I was really looking forward to this conference organised by Dr Lise Jaillant of the University of Loughborough and it did not disappoint. I took what I think must be a record fifteen pages of notes (yes I do use a real notebook) not to mention the countless tweet (see #AcArAi) so it will be impossible for me to do much more than summarise some of the highlights (for me at least) of this conference.

The conference brought together digital humanities scholars, archivists, digital preservation practitioners and others to discuss and share ideas about making archives accessible – either with or without the aid of machine learning/AI.

The conference was near Hackney Wick – an interesting part of London

Helen Mavin from the Imperial War Museum gave a fascinating insight into the very complex work being undertaken at the museum to manage and preserve over a million digital files deposited by the Ministry of Defence.
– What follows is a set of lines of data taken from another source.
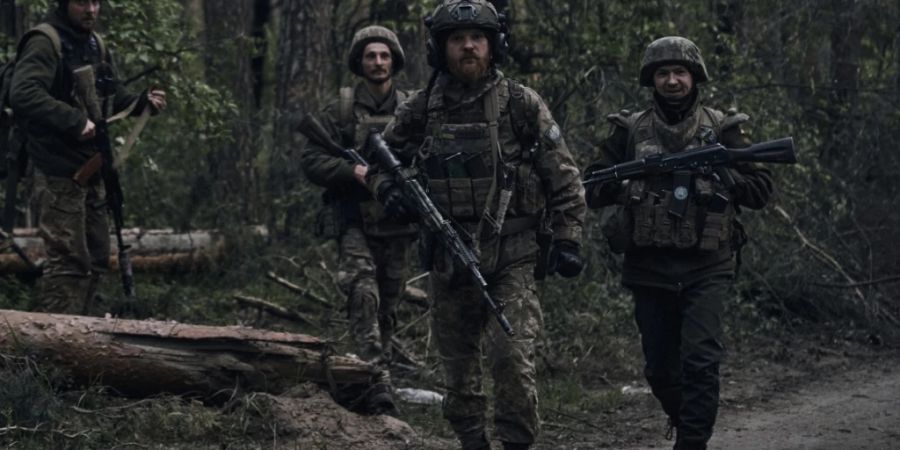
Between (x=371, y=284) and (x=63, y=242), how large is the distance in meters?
1.89

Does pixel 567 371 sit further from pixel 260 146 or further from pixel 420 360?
pixel 260 146

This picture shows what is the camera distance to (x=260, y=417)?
6844 mm

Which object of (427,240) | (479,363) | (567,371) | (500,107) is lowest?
(567,371)

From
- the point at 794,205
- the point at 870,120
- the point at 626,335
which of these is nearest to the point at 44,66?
the point at 626,335

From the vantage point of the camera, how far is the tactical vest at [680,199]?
6281mm

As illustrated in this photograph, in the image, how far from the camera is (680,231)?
6.28m

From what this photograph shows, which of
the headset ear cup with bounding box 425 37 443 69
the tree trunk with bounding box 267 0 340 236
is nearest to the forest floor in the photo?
the headset ear cup with bounding box 425 37 443 69

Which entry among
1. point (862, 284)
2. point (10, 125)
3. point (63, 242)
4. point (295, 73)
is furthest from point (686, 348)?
point (295, 73)

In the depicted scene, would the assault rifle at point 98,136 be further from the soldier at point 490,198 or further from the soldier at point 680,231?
the soldier at point 680,231

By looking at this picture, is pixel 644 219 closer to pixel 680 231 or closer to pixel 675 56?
pixel 680 231

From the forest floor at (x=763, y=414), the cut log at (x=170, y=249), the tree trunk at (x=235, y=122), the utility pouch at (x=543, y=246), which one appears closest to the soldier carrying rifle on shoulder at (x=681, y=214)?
the utility pouch at (x=543, y=246)

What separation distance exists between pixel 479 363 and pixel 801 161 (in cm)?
658

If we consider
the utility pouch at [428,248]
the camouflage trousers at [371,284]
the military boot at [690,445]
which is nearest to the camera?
the military boot at [690,445]

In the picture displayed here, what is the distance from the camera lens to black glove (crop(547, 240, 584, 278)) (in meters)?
5.90
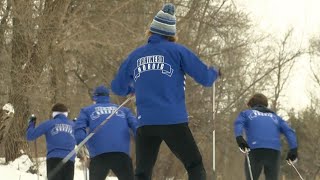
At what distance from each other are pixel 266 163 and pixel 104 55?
13341 mm

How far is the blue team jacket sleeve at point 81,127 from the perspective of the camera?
785 cm

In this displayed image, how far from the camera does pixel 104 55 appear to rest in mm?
22141

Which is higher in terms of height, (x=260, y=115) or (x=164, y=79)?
(x=260, y=115)

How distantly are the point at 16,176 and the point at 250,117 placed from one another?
7.68 meters

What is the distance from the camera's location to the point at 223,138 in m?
29.6

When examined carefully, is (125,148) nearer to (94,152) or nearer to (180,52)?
(94,152)

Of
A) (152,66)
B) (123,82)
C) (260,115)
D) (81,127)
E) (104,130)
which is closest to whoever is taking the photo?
(152,66)

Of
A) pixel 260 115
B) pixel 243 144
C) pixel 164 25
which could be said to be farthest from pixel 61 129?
pixel 164 25

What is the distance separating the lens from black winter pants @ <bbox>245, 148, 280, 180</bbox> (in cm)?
940

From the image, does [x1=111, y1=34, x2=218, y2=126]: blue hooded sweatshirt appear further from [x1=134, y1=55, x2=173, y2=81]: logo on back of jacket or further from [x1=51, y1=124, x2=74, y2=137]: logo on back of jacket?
[x1=51, y1=124, x2=74, y2=137]: logo on back of jacket

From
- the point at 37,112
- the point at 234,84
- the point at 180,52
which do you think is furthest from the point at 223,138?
the point at 180,52

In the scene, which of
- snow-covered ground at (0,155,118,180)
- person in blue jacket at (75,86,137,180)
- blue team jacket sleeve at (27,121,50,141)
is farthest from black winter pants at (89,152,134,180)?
snow-covered ground at (0,155,118,180)

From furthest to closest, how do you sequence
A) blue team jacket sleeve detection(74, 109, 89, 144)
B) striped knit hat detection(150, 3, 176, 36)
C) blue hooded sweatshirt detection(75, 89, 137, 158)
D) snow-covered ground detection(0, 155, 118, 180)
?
snow-covered ground detection(0, 155, 118, 180), blue hooded sweatshirt detection(75, 89, 137, 158), blue team jacket sleeve detection(74, 109, 89, 144), striped knit hat detection(150, 3, 176, 36)

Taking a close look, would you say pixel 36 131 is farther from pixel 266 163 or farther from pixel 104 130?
pixel 266 163
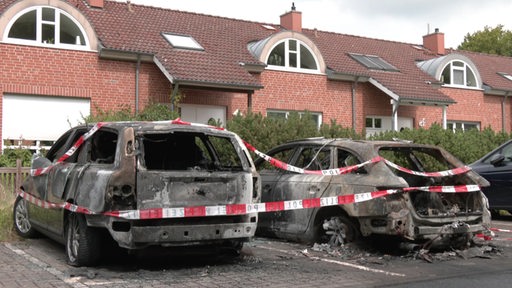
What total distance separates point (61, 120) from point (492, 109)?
19.0 metres

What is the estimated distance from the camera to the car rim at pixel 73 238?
21.7 ft

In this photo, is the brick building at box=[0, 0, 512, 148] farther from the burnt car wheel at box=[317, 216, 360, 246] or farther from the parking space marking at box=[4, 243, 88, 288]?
the parking space marking at box=[4, 243, 88, 288]

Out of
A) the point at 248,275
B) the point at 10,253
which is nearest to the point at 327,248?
the point at 248,275

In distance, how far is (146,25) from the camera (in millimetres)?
20203

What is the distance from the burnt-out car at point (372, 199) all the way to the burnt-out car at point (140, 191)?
118cm

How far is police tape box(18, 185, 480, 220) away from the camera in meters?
6.09

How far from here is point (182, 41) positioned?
65.7ft

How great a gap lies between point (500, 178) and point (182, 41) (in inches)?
476

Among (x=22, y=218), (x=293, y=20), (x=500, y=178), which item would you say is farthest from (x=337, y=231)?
(x=293, y=20)

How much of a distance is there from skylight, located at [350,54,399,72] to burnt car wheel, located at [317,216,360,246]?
16.2 metres

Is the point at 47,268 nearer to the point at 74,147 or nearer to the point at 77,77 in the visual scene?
the point at 74,147

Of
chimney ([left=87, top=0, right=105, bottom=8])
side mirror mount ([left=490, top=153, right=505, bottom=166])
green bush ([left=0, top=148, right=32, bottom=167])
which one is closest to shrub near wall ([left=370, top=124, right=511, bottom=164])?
side mirror mount ([left=490, top=153, right=505, bottom=166])

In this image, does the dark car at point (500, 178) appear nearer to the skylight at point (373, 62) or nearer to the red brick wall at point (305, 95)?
the red brick wall at point (305, 95)

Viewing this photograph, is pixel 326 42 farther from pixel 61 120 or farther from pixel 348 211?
pixel 348 211
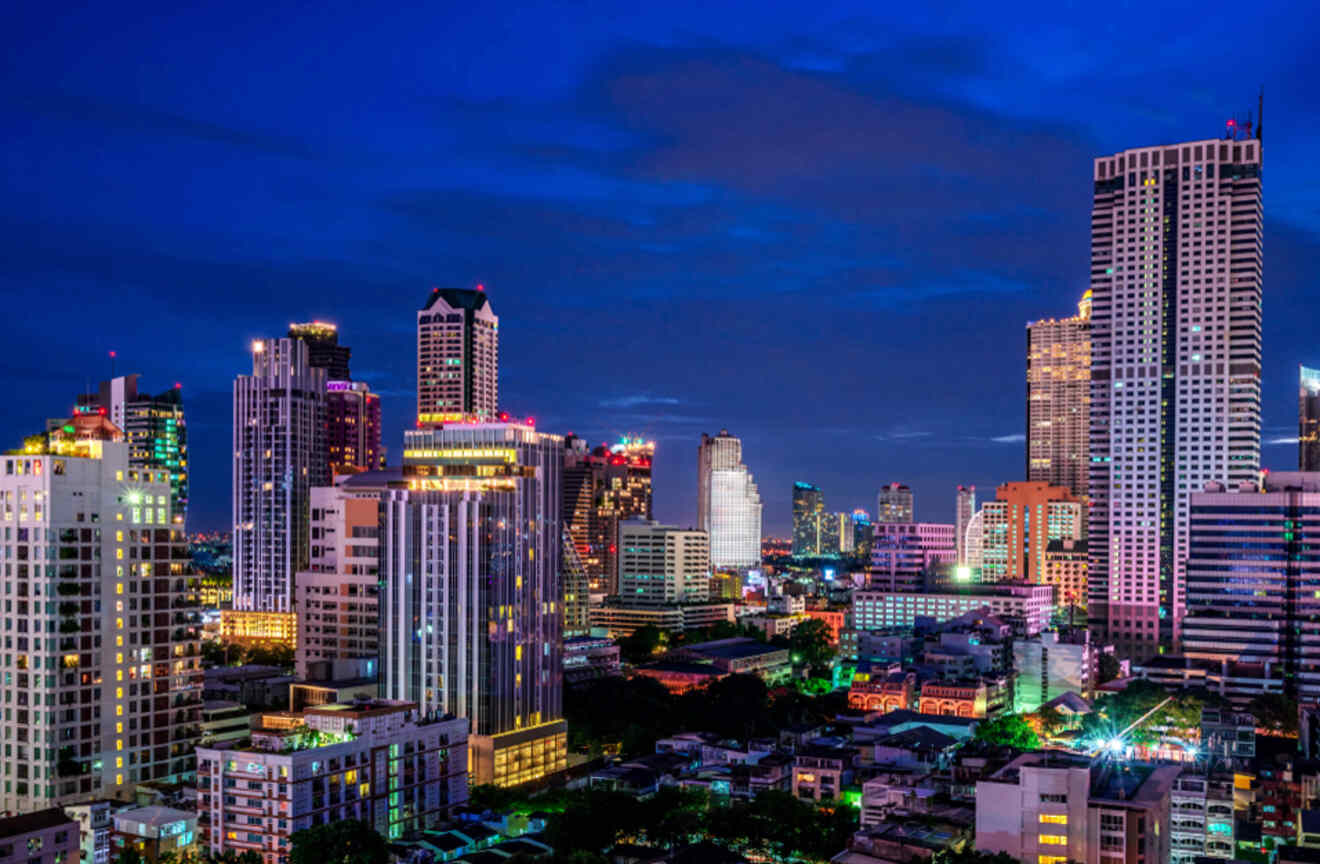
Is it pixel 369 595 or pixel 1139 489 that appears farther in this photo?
pixel 1139 489

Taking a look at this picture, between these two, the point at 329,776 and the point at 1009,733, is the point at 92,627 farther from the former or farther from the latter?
the point at 1009,733

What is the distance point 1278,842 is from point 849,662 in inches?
3235

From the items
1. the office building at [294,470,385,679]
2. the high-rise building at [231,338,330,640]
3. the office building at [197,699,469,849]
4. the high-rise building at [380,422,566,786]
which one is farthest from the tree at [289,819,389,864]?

This is material specifically covered by UK government legislation (the Public Records Act) so is not everything which the Museum collects or preserves (this was important when discussing their appraisal and retention strategies). Collections management and transfer procedures were out of date and key contacts were unknown or unclear. Mavin needed to establish robust criteria for retention and selection of digital materials to facilitate fast(er) and more efficient transfer. Once the material was transferred there needed to be standardised workflows which are media agnostic. Key challenges were around staff turnover and both a skills and resource gap – something which will be familiar to many.

I was really interested to hear from Jonathan Manton and Alice Prael from Yale University Libraries talked about their work on trying to centralise and standardise the workflows at their institution which comprises a number of libraries and a museum. They began by centralising the processing of imaging and file extraction from physical media which has helped standardise the process and assisted with tackling processing backlogs. They have also looked at email archiving, born digital catalogue description and network transfer. I was particularly keen to hear about the work they have been doing on describing born digital archives. This is something which really needs more discussion and action from practitioners – I’m finding it presents a very real headache for my own practice. Prael and Manton commented that the area which caused most difficulty was describing hybrid archives. I wasn’t surprised by this and given this is the landscape we are going to be working in for some time to come it’s one we should all be giving a lot of thought to.

The cataloguing of archives is closely linked to (but not coterminous with) access so I was also keen to hear from Anthea Seles talk about the use of Machine Learning and Artificial Intelligence in archival processing and the extent to which archivists and information professionalism should (but are not necessarily) involved in the creation and use of algorithms and the ways in which data is explored, exposed and exploited. Seles’ talk gave a great deal of food for thought and my homework will be to read Cathy O’Neil’s Weapons of Math Destruction.

I also very much enjoyed hearing from Leontien Talboom who is undertaking a PhD jointly with the UK National Archives and and University College London looking at the barriers and opportunities which exist in making digital archives available. So far she has uncovered what a huge amount of work still needs to be done in this area but I’m looking forward to work coming out in full so we are better informed to overcome the barriers and exploit the opportunities. In the same panel another PhD student Rebecca Oliva from the University of Glasgow is looking at sensitivity reviewing and the extent to which it can be automated. Manual sensitivity reviewing is on the whole an opaque process, therefore lending itself well to automation and machine processing. However sensitivity is also very context specific ie data can be sensitive in one context and not in another so there are many challenges to be met. Again I am really looking forward to the outputs of this work.

On the final day it was good to hear from Jenny Bunn who invited us to ask “What can archivists bring to the (AI) party?”. The answer is (hopefully) quite a lot. AI has been around for a while now and it is starting to grow up. more people are asking for accountability in AI and this is where the archivist comes in – we are really really good at documenting and organising things!

We had an entertaining presentation from Caylin Smith and Andy Irving from the British Library on their struggles with making non-published legal deposit material from the British Library available. They are extremely hampered by legislation which has not yet caught up with the technology (a point which Paul Gooding from the University of Glasgow also addressed in his presentation) but have made great strides to improve what they can, certainly in terms of the user experience of accessing material on site. We also had a heard a fantastic call to arms from William Kilbride of the Digital Preservation Coalition which he has helpfully published as a blog post so I don’t have to report on it!

Many of the conference presentations are available here and the abstracts here. I thought this was a fascinating and thought provoking conference and I am still thinking about many of the themes which came up in it and hope to draw on in my practice. many thanks to Dr Lise Jaillant for all her hard work in putting this together.

Conference cake which like everything else was excellent!